Sunday, June 17, 2012
Some of you may know that Warren Sullivan, who has a farm on Trinity Bay, Texas , is interested in using vetiver as a forage to feed his cattle. Here is an update from him"
"Just an update on how the test plot of Vetiver was received by the cattle and how it tested out for food nutrients by Kansas State University.
I planted approx. 150 Vetiver plants that had been cut back to about 4 inches above the crown on a small test plot of ground. This area was shut off from all grazing for one month. The grass was well watered with sprinklers to enhance growth. The length of the grass was easily 10 - 12 inches in length. Cattle were then turned in and they grazed the Vetiver to the ground.
When I returned to Kansas, I cut the tops off several Vetiver plants that I had brought back with me and took it to Douglas County Extension Agent who sent the Vetiver sample off to Kansas State University for Food nutrient testing. The results were that Vetiver had a 14.7% crude protein on 100% dry matter and the total digestible nutrients (TDN) came in a little less than 100. These results beat out Brome hay which had a crude protein content of around 10% and the TDN for brome came in less than Vetiver".

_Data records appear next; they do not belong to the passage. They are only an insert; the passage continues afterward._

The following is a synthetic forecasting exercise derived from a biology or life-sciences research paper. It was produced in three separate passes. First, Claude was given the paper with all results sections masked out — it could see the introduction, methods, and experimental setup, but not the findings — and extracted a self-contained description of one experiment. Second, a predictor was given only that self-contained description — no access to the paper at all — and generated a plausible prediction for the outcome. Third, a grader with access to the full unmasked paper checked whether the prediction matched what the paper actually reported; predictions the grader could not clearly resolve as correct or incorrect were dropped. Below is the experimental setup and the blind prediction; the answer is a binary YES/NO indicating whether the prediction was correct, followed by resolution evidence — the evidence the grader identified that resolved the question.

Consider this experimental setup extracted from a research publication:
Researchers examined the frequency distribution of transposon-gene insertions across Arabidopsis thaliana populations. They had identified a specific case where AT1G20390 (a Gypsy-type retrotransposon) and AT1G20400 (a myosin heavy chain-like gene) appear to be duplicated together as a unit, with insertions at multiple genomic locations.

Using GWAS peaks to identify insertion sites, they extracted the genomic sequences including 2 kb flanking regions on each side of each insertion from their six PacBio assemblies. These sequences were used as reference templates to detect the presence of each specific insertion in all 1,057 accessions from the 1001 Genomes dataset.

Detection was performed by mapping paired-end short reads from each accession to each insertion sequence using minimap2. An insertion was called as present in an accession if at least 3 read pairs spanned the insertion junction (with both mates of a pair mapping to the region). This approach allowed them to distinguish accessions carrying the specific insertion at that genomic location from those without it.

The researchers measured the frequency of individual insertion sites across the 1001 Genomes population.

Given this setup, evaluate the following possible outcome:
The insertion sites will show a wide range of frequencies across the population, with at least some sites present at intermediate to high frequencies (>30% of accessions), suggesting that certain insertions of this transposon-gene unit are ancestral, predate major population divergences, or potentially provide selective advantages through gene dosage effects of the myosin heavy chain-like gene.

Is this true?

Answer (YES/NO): YES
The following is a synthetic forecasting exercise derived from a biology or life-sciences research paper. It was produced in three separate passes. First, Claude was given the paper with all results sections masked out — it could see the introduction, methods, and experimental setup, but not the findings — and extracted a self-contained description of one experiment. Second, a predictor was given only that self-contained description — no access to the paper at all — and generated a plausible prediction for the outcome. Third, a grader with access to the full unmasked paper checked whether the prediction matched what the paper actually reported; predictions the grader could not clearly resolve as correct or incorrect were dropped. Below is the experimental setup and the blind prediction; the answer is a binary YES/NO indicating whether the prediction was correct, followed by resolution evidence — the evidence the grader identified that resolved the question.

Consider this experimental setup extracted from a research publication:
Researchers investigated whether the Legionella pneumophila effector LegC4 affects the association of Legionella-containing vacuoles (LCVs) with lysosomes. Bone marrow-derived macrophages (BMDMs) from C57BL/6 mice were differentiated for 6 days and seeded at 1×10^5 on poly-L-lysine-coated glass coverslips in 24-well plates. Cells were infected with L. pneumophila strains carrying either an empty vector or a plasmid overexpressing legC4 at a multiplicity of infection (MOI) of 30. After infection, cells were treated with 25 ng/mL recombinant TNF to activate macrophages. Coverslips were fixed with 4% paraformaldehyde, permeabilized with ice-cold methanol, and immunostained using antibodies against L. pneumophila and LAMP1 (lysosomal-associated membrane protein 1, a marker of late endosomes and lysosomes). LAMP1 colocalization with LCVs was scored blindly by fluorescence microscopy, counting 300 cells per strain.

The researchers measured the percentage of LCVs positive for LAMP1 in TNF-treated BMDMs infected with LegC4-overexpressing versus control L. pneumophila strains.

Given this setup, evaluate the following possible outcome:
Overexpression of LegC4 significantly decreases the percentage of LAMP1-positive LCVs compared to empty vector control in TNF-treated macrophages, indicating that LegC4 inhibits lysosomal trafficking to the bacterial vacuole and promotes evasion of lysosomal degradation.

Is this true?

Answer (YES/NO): NO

This feedback from Warren (thank you Warren!) confirms that when managed and fed at a young age vetiver provides quality forage. It would be good if some extensive research trials could be carried out by a University to identify the optimum management practices that would provide maximum output of quality vetiver forage - fed as green forage, hay and silage.
If the best practice could be identified vetiver might then be introduced as an important forage plant that is drought tolerant and resistant to most pests and disease.